● Your goal
Extract the lines from the first one in the records below through the line containing "Estudio B Blico", keeping both ends and leaving out any pictures.

[[ Records for this exercise open ]]

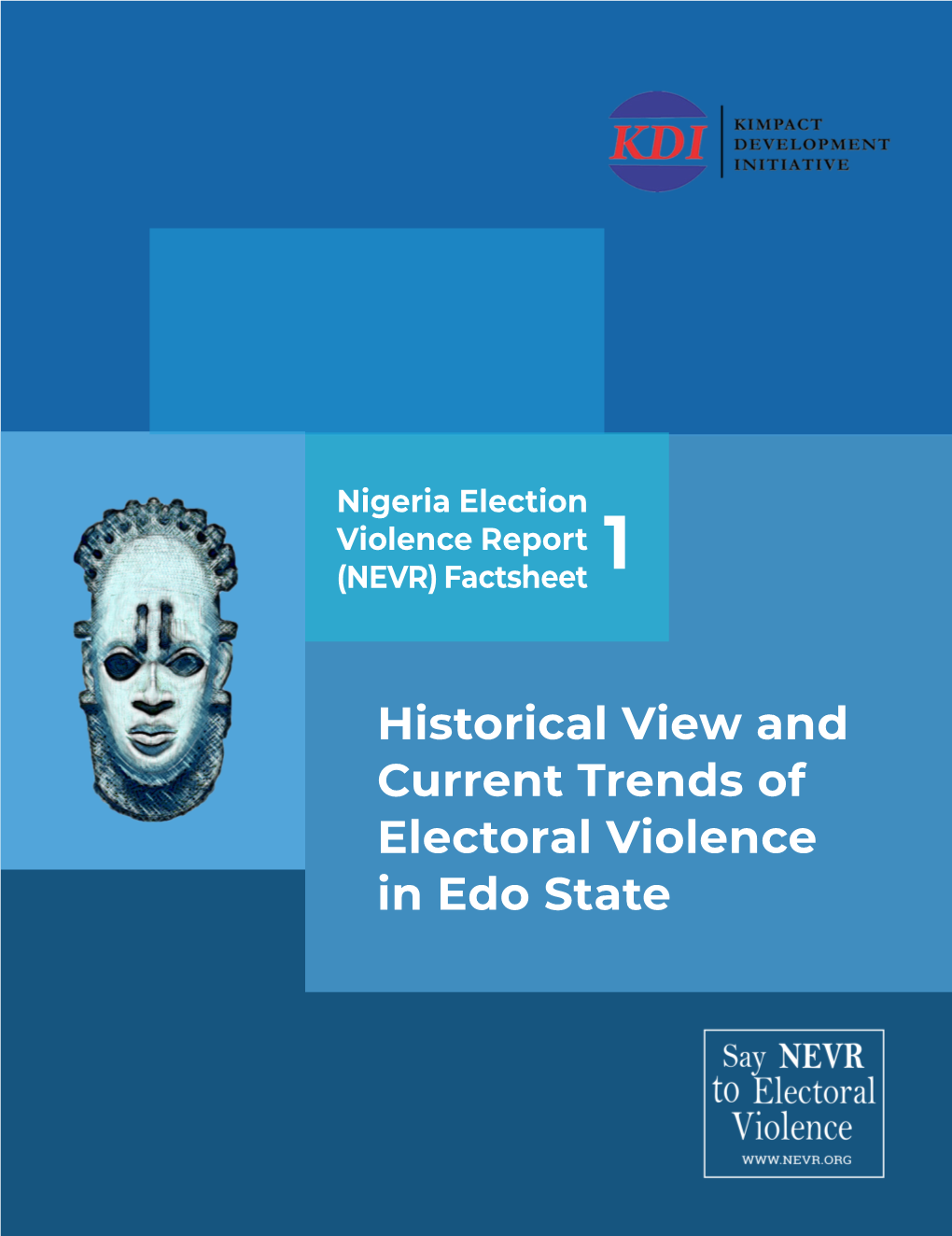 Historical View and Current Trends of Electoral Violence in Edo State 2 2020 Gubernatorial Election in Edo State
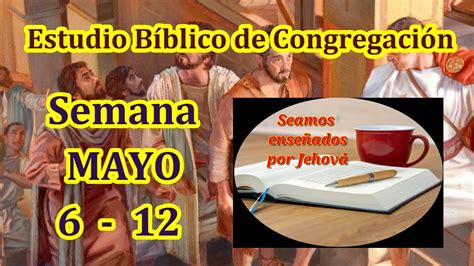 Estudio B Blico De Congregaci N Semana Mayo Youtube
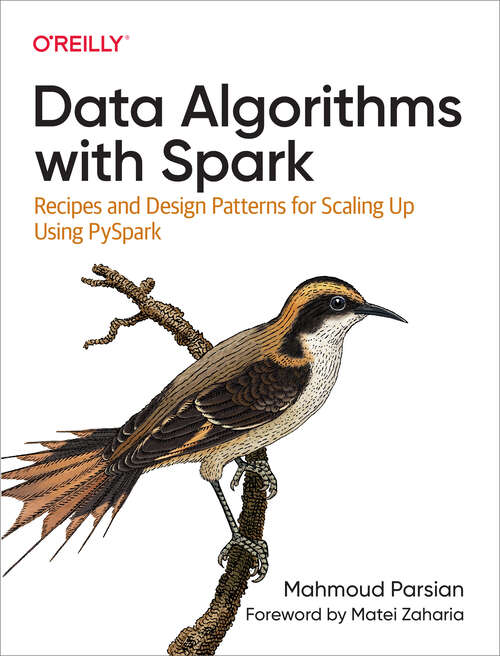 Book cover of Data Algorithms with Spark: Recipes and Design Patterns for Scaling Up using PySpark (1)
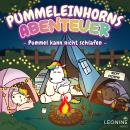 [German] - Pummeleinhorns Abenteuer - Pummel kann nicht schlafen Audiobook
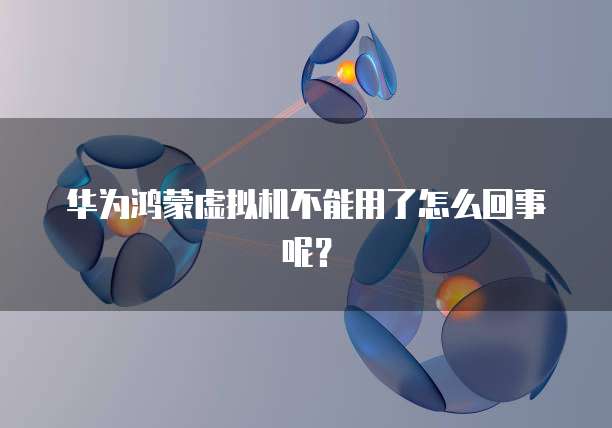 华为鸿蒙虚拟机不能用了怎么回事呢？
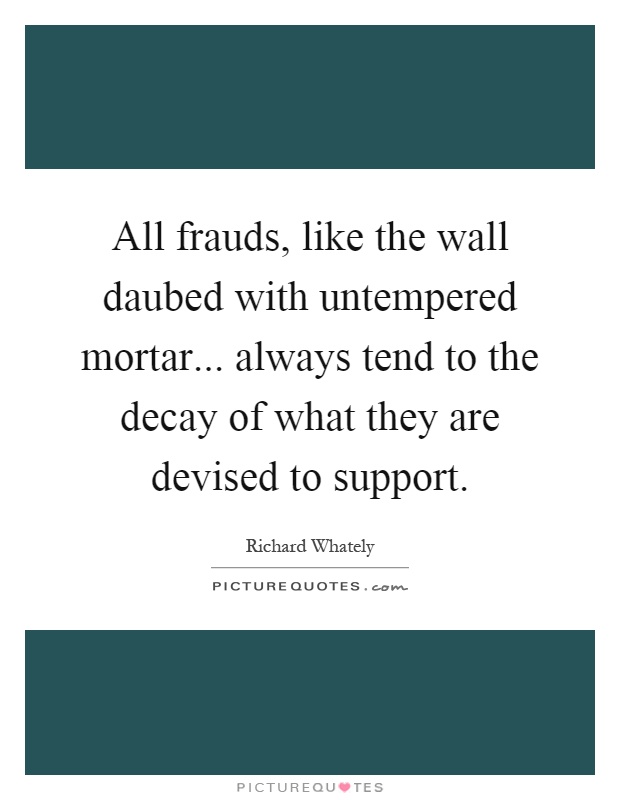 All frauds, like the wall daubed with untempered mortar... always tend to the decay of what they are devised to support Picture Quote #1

[[ Records for this exercise closed ]]

● Task result
 Historical View and Current Trends of Electoral Violence in Edo State 2 2020 Gubernatorial Election in Edo State
 Estudio B Blico De Congregaci N Semana Mayo Youtube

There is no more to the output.